1、動物模型名稱:D-半乳糖致老年癡呆大鼠模型2、實驗動物種屬:SD大鼠3、實驗動物性別:雄性4、實驗動物年齡:成年鼠5、實驗動物體重:180g-220g6、實驗動物環(huán)境:SPF級 、實驗方法:D-半乳糖誘導(大鼠按0.5g/kg體重腹腔注射D-半乳糖溶液)(注:每天1次,連續(xù)6-7周。)2、檢測標準:①SOD明顯下降、MDA明顯增加;②水迷宮試驗顯示學習記憶能力下降;③腦組織神經(jīng)元數(shù)目減少。1.提供動物模型構建過程中的原始實驗記錄及數(shù)據(jù)圖片。實驗動物向小型化的發(fā)展趨勢更有利于實驗者的日常管理和實驗操作。靜安區(qū)疾病動物模型建模哪家好
動物模型的意義和優(yōu)越性!鹽城阿爾茲海默癥疾病動物模型建模
眾所周知,不同原代細胞,細胞增殖與凋亡,細胞檢測試劑盒,動物疾病模型采取了不同的轉變方式。當前的主流發(fā)展可以大致歸納為:以專業(yè)類為象征的服務終端,擁有多種穩(wěn)定的信息來源及渠道的支持。新誕生的商務服務,不僅可實現(xiàn)跨系統(tǒng)、跨協(xié)議的服務互通,更可以為企業(yè)提供一體化、自動化解決方案 ,減少系統(tǒng)開發(fā)周期,助力企業(yè)數(shù)字化升級飛速落地。大批品牌商紛紛涌入這個行業(yè),并非是這個行業(yè)之幸,因為不管傳統(tǒng)型有限責任公司還是現(xiàn)代型的,都避不開一個問題那就是“商業(yè)模式大同小異”會員分銷的方式進行發(fā)展。
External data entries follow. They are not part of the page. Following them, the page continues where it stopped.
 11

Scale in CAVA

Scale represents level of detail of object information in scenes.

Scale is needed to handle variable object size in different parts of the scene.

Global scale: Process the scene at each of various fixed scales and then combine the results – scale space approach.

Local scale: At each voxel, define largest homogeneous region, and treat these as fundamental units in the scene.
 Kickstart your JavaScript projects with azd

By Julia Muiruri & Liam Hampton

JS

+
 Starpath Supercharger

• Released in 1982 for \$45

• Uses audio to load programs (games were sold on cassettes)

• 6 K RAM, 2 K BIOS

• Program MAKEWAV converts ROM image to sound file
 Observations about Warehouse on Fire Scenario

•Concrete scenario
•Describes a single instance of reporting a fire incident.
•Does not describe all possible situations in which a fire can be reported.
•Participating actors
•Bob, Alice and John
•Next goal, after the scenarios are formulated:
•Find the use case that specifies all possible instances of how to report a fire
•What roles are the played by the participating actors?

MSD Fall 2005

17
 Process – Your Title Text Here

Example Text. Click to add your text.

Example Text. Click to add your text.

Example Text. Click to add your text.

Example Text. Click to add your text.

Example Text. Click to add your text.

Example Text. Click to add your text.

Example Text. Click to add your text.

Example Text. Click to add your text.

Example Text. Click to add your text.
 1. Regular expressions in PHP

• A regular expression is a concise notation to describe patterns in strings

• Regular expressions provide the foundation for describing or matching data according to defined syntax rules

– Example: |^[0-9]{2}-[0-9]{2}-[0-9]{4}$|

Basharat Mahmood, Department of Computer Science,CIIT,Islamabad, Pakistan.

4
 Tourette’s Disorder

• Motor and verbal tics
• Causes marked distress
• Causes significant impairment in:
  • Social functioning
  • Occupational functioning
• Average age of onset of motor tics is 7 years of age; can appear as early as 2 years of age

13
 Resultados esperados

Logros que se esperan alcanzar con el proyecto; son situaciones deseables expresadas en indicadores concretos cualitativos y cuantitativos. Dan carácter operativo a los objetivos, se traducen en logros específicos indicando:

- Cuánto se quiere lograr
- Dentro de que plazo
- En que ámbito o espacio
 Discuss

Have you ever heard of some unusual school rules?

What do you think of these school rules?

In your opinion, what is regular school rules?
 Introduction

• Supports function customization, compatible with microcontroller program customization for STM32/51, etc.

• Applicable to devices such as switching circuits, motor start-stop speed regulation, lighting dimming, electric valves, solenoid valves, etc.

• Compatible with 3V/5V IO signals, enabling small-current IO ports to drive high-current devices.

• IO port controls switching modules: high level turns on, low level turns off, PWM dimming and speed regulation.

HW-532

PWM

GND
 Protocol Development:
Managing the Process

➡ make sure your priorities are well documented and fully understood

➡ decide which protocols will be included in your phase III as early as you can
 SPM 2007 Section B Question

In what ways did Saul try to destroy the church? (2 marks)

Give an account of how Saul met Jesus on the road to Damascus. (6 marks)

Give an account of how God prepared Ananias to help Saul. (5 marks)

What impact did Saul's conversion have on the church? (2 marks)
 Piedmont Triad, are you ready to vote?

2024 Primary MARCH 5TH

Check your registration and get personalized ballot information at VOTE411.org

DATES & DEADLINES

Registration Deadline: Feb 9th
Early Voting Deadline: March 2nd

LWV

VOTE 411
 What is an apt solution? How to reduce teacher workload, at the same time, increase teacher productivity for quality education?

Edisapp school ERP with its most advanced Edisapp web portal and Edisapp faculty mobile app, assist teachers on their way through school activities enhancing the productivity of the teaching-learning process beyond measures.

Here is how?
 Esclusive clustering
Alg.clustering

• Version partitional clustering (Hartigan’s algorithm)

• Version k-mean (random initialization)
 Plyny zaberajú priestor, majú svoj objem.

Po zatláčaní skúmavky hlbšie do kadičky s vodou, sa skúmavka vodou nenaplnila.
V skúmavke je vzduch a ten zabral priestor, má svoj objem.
這對自有流量和選品能力都提出了極高的要求。作為中國優(yōu)先的銷售提供商,自成立以來,始終專注于企業(yè)的服務市場,建立了優(yōu)先的技術和服務能力,全力打造數(shù)字時代下的創(chuàng)新產(chǎn)品,幫助客戶加速管理和業(yè)務的模式轉型,實現(xiàn)客戶價值,完成行業(yè)與市場增長。鹽城阿爾茲海默癥疾病動物模型建模
上海東寰生物科技有限公司擁有經(jīng)營范圍為:從事生物科技領域內(nèi)的技術開發(fā)、技術轉讓、技術咨詢、技術服務?;ぎa(chǎn)品(除危險化學品、監(jiān)控化學品、煙花爆竹、民用物品、易制毒化學品)的銷售?!疽婪毥?jīng)批準的項目,經(jīng)相關部門批準后方可開展經(jīng)營活動】。等多項業(yè)務,主營業(yè)務涵蓋原代細胞,細胞增殖與凋亡,細胞檢測試劑盒,動物疾病模型。目前我公司在職員工以90后為主,是一個有活力有能力有創(chuàng)新精神的團隊。公司業(yè)務范圍主要包括:原代細胞,細胞增殖與凋亡,細胞檢測試劑盒,動物疾病模型等。公司奉行顧客至上、質量為本的經(jīng)營宗旨,深受客戶好評。公司深耕原代細胞,細胞增殖與凋亡,細胞檢測試劑盒,動物疾病模型,正積蓄著更大的能量,向更廣闊的空間、更寬泛的領域拓展。